- Feb 8, 2007
- Land of Swine and Maple Syrup
Revoke their citizenship and deport them. It's plain and simple.
Charkaoui denies latest CSIS terror allegations
Spy agency alleges Moroccan-born Montrealer talked of hijacking plane
Last Updated: Saturday, February 23, 2008 | 7:03 PM ET
A Montreal man accused of having ties to terrorists has denied the latest allegations by Canada's spy service that he displayed secretive and violent behaviour and once discussed commandeering a commercial aircraft for "aggressive ends."
The allegations by the Canadian Security Intelligence Service (CSIS) against Adil Charkaoui came late Friday, as the federal government renewed its efforts to deport five men accused of having terrorist links.
In a statement issued by a coalition of Charkaoui's supporters shortly after the allegations were released, the Morocco-born Charkaoui slammed the latest accusations, calling them unproven fragments of information based on hearsay.Montrealer Adil Charkaoui was arrested in May 2003 and faces deportation to Morocco.

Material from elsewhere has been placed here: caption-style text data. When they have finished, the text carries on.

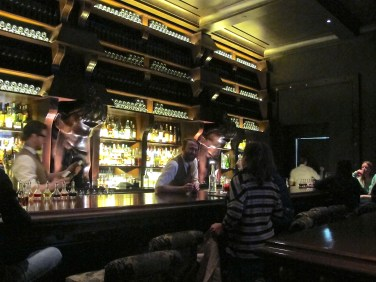 The Bar at the NoMad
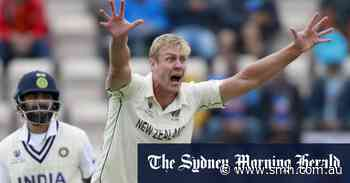 Jamieson swings WTC final towards New Zealand after blitzing India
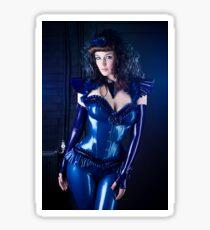Blue latex corset 01 Sticker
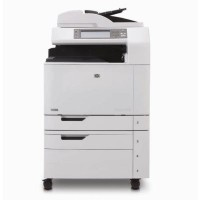 HP LaserJet CM6030, Laser Multifunction Printer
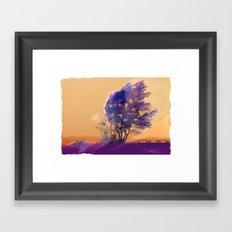 Huron Sunset Framed Art Print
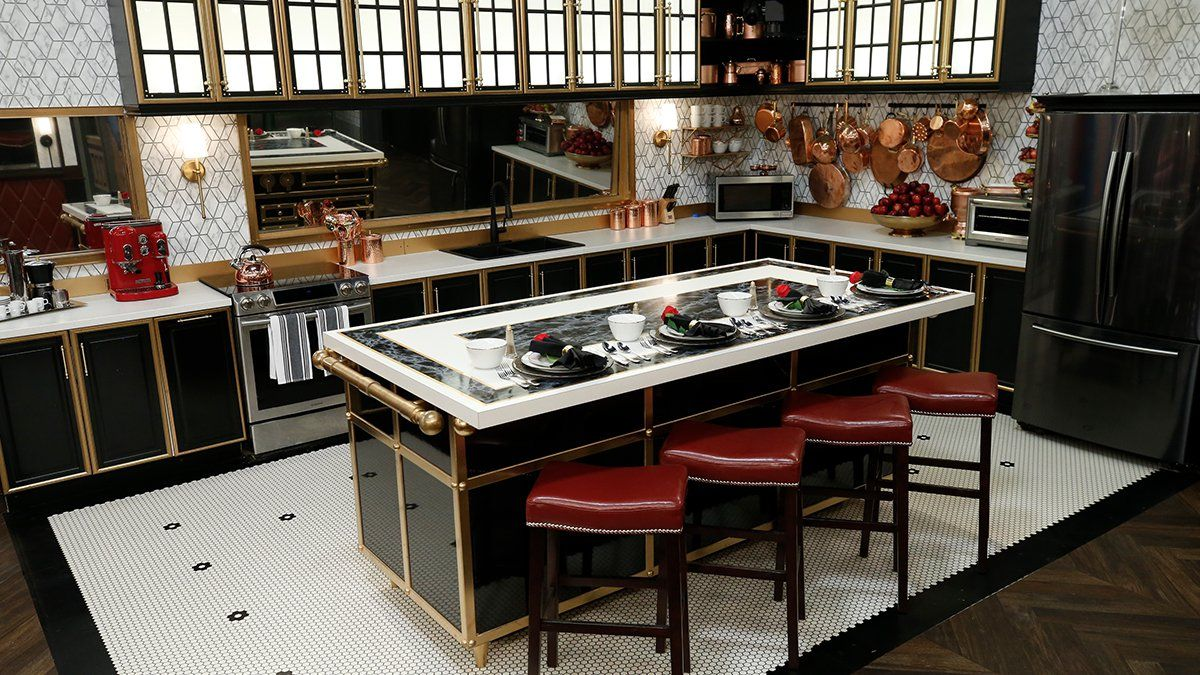 Celebrity Big Brother 2019 house kitchen 01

(Ryan Remiorz/Canadian Press)
In the statement, Charkaoui also reiterated his request "for a meaningful opportunity to clear his name of precise and defined charges in the context of a fair and open trial."
Charkaoui, a landed immigrant, was arrested in Montreal in May 2003 and accused of being an al-Qaeda sleeper agent prepared to wage terror attacks against Western targets. He has denied those allegations.
A change in policy: going public
The case involves the so-called "Secret Trial Five" — a quintet of terrorism suspects all held without charge under special security certificates based on what was secret evidence that the accused haven't been allowed to see.
The five men — Charkaoui, Mohamed Harkat, Mahmoud Jaballah, Mohamed Zeki Mahjoub and Hassan Almrei — are all fighting to remain in the country against deportation orders.
Ottawa filed updated national security certificates against the five — including some pointed fresh accusations — following recent passage of new legislation.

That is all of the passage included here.